Форум » Париж и окрестности » Что наша жизнь? Театр!, 17 июля 1627 года. в десятом часу вечера » Ответить

Что наша жизнь? Театр!, 17 июля 1627 года. в десятом часу вечера

Бутвиль:

Ответов - 45, стр: 1 2 3 All

Бутвиль: Всю дорогу до театра, довольно длинную для пешехода, Бутвиль промолчал, но молчание это имело разные оттенки. Поначалу он просто сердился на Эмили и пытался разобраться в своем отношении к ней, потом принялся прикидывать так и этак, каким образом добраться до короля. В театре это, в общем-то, было проще, нежели в Лувре. Конечно, у дверей будет охрана. Скорее всего, мушкетеры. Если среди них найдутся близкие приятели, то они не вспомнят, что граф де Люз в опале. Ну, а внутри точно будет кто-нибудь из родственников. Хорошо бы Шарлотта-Маргарита. Она слывет гордячкой, но со своими всегда добра и заботлива... Он уже представлял себе, как прекрасная принцесса Конде берет его за руку. ведет в королевскую ложу и... И тут же вспоминал, что охрана може оказаться и незнакомой, и мысли снова шли по кругу. Дома становились пониже, улицы пошире - самая древняя часть города когда-то кончалась здесь, а теперь вокруг большого рынка селились только торговцы да ремесленники - публика мирная, по ночам не шатается, - потому вокруг было пусто и шаги двух идущих прямо по мостовой людей гулко отдавались от стен. Наконец они вышли к театру и остановились. Вход был ярко освещен двумя фонарями. В их свете читалась большая афиша, прилепленная на стене: "Мандрагора, спектакль в новейшем вкусе. переложенный на французские нравы". Новинка. Мандрагора - это что-то колдовское. кажется? Неудивительно, что король пожелал, чтобы ему это показали. Хотя в любом случае ясно, к чему все сведется - к любви до гроба и коварной измене... Луи-Франсуа был не в том настроении, чтобы долго думать о театральных страстях. У него своих забот хватало. Главная же забота освещалась теми же фонарями очень явственно: мушкетеры, в картинно-небрежных позах стоявшие слева и справа от входа, под треугольным фронтоном с завитушками, были столь же мало знакомы. как и те, что дежурили в Лувре. - Ну вот, - сказал он, оборачиваясь наконец к Эмили. - Пришли, что называется. Король от нас в полусотне шагов, но по-прежнему недостижим...

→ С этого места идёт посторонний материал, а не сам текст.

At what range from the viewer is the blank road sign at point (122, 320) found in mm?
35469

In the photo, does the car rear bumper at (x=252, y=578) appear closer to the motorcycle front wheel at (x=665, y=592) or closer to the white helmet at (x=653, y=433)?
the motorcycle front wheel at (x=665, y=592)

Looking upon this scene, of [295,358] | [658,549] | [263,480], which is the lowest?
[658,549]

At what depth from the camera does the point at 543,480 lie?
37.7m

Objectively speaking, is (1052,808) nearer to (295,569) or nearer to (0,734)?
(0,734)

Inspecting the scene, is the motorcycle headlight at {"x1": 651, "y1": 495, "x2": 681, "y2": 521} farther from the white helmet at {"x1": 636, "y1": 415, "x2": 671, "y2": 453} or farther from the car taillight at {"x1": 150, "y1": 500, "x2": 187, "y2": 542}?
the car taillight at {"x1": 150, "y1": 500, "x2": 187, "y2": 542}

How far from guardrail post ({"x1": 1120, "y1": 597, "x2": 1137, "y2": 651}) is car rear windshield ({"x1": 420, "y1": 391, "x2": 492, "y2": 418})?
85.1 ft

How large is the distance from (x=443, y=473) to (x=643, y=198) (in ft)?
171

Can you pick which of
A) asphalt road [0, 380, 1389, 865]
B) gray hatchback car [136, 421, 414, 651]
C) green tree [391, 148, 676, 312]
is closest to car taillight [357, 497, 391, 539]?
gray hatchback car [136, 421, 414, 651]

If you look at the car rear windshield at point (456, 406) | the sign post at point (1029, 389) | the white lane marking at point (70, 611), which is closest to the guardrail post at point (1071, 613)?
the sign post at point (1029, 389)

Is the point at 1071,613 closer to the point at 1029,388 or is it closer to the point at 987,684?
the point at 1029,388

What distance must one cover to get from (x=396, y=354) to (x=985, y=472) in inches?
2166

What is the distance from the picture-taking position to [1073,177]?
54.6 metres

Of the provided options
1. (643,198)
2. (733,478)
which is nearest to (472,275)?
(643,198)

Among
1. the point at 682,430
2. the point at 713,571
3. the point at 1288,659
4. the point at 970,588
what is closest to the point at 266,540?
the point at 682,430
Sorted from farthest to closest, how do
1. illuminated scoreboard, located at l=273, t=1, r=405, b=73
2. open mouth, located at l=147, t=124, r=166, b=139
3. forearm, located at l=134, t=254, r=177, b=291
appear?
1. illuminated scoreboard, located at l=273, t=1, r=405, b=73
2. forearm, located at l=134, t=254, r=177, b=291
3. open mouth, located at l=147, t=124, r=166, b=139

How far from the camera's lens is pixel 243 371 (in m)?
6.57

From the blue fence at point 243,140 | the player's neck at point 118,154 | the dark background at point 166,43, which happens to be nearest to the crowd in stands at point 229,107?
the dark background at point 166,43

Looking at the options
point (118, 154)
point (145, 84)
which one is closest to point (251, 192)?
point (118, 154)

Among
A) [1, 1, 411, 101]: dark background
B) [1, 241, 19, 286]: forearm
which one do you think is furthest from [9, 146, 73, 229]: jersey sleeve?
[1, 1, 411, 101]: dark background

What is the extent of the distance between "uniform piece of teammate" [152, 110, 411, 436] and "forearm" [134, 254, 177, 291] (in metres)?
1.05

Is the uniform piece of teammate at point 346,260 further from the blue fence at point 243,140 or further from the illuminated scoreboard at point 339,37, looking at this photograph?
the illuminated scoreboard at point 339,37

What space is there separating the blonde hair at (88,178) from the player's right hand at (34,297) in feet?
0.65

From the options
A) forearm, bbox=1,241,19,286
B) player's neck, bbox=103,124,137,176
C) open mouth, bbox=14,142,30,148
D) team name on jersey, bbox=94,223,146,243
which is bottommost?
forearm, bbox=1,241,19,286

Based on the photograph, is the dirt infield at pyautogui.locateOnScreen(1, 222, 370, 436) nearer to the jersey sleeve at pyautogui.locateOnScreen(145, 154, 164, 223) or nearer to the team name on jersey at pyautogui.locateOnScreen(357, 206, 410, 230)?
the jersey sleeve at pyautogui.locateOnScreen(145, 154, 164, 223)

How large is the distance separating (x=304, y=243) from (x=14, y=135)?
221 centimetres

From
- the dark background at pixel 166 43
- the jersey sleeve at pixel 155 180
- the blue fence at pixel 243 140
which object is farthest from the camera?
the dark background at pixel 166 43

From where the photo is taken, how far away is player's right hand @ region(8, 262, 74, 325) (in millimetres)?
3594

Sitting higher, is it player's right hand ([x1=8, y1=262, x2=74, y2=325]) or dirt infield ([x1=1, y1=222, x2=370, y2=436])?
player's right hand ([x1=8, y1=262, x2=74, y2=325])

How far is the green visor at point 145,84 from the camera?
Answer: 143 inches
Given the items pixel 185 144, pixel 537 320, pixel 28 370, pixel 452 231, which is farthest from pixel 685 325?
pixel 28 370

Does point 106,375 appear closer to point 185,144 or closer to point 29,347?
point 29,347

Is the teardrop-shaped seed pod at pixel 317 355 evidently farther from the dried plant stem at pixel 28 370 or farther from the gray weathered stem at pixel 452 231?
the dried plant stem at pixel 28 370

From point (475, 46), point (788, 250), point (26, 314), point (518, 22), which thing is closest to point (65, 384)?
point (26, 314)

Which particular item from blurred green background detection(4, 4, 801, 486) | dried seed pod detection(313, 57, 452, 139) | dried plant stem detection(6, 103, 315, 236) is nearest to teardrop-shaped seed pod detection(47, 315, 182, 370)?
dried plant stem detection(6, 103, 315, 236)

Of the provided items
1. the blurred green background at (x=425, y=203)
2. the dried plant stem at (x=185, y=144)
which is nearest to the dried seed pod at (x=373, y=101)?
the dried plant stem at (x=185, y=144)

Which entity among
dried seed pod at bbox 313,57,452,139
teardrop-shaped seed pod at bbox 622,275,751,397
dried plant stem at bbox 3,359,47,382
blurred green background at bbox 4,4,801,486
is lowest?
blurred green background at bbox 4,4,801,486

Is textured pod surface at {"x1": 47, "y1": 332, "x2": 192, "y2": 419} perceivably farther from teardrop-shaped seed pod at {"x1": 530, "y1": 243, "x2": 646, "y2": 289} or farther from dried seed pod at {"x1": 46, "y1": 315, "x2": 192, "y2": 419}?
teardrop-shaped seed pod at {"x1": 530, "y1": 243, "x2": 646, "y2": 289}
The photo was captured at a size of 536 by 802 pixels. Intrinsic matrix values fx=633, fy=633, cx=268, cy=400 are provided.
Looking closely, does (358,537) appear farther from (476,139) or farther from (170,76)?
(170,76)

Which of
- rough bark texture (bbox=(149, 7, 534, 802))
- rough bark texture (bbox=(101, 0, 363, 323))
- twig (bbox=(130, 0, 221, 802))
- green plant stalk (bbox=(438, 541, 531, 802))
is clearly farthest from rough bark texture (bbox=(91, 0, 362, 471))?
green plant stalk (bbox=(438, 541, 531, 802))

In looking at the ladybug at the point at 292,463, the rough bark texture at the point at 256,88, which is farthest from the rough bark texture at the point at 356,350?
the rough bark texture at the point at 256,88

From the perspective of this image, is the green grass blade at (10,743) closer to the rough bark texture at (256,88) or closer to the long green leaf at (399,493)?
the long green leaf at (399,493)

Эмили-Франсуаза де К: Мадемуазель де Кюинь тоже молчала всю дорогу до Бургундского отеля, изредка поглядывая на сердитую, как ей казалось, спину графа, и мысленно проклиная свой длинный язык и мерзкий характер. Не за что оскорбить человека, которого она искренне уважала и которым искренне восхищалась! И как только он ее терпит! Другой бы надавал пощечин и прогнал прочь, и поделом… Вовсе не обязан возиться с такой… От стыда и раскаянья Эмили даже пару раз украдкой всхлипнула, но заговорить с Бутвилем не осмеливалась. Зато, когда ее спутник наконец-то обернулся к ней, на выразительном лице девушки ясно читалась степень ее вины и сожаления. Под взглядом графа Эмили неудержимо покраснела, сглотнула, губы ее задрожали, и она в кои-то веки не решилась сразу ответить. И все же… Девушка посмотрела на стоящих у входа мушкетеров. Должна же от нее быть хоть какая-то польза… - Я снова пойду и спрошу? – робко поинтересовалась она.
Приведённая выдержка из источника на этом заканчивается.